Литовщина - 14

После 1565 г. война между Иваном и Жигимонтовичем окончательно перешла в тягучую и «позиционную». Литовцы по определению не могли собраться и нанести удар такой силы, который вынудил бы Москву пойти на заключения перемирия )хотя бы) на литовских условиях. А Москва тем временем втягивалась чем дальше, тем серьезней, в войну с Крымом – войну необъявленную, но от того не менее явственную. Воевать на два фронта, имея тлеющую под боком «подрайскую землицу» и напряженность на свейском рубеже несколько сложновато, согласитесь, уважаемый читатель, т снова сконцентрироваться на том, чтобы собрать еще одну рать подобную полоцкой и взять тот же Витебск или, паче того, разорить ил, еще того лучше, взять Вильно – на это у Ивана сил и средств явно тоже было не в избытке. А тут еще в ход событий вмешались форс-мажорные обстоятельства.

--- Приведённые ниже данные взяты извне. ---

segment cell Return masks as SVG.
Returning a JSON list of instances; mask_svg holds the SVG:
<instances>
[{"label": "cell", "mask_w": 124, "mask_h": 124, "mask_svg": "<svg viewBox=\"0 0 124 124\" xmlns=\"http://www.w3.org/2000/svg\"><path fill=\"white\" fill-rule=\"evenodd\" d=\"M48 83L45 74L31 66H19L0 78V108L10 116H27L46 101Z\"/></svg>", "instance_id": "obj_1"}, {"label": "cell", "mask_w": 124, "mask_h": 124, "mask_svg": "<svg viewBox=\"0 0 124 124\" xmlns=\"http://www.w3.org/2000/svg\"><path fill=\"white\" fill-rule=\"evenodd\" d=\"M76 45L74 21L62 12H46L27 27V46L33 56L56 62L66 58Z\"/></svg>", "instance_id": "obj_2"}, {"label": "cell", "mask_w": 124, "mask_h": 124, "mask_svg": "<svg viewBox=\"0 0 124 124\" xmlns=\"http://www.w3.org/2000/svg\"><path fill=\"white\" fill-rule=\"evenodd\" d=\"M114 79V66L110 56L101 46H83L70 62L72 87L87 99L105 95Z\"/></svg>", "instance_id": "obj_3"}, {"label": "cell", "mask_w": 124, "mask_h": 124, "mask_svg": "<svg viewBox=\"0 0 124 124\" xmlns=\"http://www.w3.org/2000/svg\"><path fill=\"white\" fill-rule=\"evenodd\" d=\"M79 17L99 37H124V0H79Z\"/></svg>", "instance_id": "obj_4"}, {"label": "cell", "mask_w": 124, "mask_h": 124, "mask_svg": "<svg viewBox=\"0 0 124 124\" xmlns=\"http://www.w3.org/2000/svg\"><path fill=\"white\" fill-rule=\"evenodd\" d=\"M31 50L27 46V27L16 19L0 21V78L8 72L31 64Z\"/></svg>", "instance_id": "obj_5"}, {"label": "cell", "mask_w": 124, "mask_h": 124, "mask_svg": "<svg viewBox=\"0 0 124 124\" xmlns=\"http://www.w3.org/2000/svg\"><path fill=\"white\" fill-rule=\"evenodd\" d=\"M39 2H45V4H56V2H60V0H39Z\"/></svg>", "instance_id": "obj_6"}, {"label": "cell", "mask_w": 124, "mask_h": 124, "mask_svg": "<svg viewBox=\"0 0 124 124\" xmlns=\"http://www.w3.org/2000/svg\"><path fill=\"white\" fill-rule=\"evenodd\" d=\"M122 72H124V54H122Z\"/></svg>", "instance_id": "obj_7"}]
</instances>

Итак, перед нами всадник на бледном коне – мор. Явление по тем временам в общем-то обычное но этот мор надолго и прочно остался в памяти старожилов (тех, конечно, кто сумел его, мор то есть, пережить). Началась эта пакость в южной Европе (куда ее занесли похоже, с Балкан, а там она оказалась благодаря туркам), потом чума добралась до Германии, а там рядышком Польша и ВКЛ, так что ждать, когда она доберется до Русской земли, пришлось недолго. В само Полоцке мор поразил оставленный там гарнизон еще в 1564 г., но, похоже, это была не чума, а тиф или что-то вроде того. В Литве же чума началась в 1564 г., и если верить польскому хронисту М. Стрыйсоквскому, именно из-за этого Рыжий Радзивилл не сумел доставить под Полоцк осадную артиллерию. В 1566 г. чума объявилась в Ливонии, а по осени предыдущего 1565 г. чума нанесла свой первый удар по несчастному Полоцку.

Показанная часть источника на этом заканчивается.